The following query:
select
corpus_date
,sum(count(*)) over (partition by corpus_date) as words_year
,corpus
,count(*) as words
from [publicdata:samples.shakespeare]
group by
corpus_date
,corpus
order by
corpus_date
results in the error message SELECT * cannot be combined with selecting other fields or expressions.
Now I'm wondering whether I'm missing an obvious mistake or whether BigQuery really doesn't allow combining windowed and aggregate functions. I haven't been able to find the answer in the documention. The error message does not yield any search results and in any case seems inappropriate.
(I've used the Shakespeare database here for replication purposes only.)
EDIT: The desired result can obviously be obtained with a subselect, like so:
select
corpus_date
,sum(words) over (partition by corpus_date) as words_year
,corpus
,words
from (select
corpus_date
,corpus
,count(*) as words
from [publicdata:samples.shakespeare]
group by
corpus_date
,corpus
) sub
order by
corpus_date
So I should clarify that my question is simply whether anyone can confirm this unexpected behaviour.

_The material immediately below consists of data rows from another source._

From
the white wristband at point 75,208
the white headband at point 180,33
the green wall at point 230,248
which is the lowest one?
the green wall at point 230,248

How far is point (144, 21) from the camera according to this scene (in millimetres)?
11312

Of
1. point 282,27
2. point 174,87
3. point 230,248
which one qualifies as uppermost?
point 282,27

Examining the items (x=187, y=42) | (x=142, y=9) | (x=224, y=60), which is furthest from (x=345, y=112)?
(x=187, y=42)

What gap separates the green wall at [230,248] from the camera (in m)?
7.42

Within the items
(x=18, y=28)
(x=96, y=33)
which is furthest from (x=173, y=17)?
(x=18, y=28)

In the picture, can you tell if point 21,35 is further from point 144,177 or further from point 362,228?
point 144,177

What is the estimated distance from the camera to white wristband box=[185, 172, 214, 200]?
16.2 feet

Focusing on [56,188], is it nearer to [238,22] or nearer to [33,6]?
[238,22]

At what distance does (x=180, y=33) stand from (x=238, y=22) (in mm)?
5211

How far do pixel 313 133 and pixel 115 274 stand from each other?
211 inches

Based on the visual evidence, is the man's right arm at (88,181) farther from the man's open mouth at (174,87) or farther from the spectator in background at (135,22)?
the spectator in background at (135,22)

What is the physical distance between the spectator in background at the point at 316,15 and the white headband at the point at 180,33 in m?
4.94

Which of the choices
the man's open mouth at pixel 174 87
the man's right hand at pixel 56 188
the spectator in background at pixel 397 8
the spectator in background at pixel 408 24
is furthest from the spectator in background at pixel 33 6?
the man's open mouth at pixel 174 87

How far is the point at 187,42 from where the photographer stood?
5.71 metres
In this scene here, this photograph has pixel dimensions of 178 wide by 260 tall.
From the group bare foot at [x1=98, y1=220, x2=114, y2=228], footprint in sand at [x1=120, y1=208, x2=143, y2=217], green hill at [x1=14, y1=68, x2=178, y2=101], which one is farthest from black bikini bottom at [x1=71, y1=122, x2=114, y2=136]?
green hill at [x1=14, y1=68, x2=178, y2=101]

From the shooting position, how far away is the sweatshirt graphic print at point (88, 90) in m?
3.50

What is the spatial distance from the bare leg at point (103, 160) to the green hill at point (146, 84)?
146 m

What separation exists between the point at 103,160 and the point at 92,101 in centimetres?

EDIT2: Apparently it's also not possible to directly (i.e. without appealing to another subselect) use the result of a windowed function in a calculation :-( :
select
corpus
,corpus_date
,words
,1.*words/sum(words) over (partition by corpus_date) as perc_of_year
from (select
corpus_date
,corpus
,count(*) as words
from [publicdata:samples.shakespeare]
group by
corpus_date
,corpus
) sub
order by
corpus_date
,corpus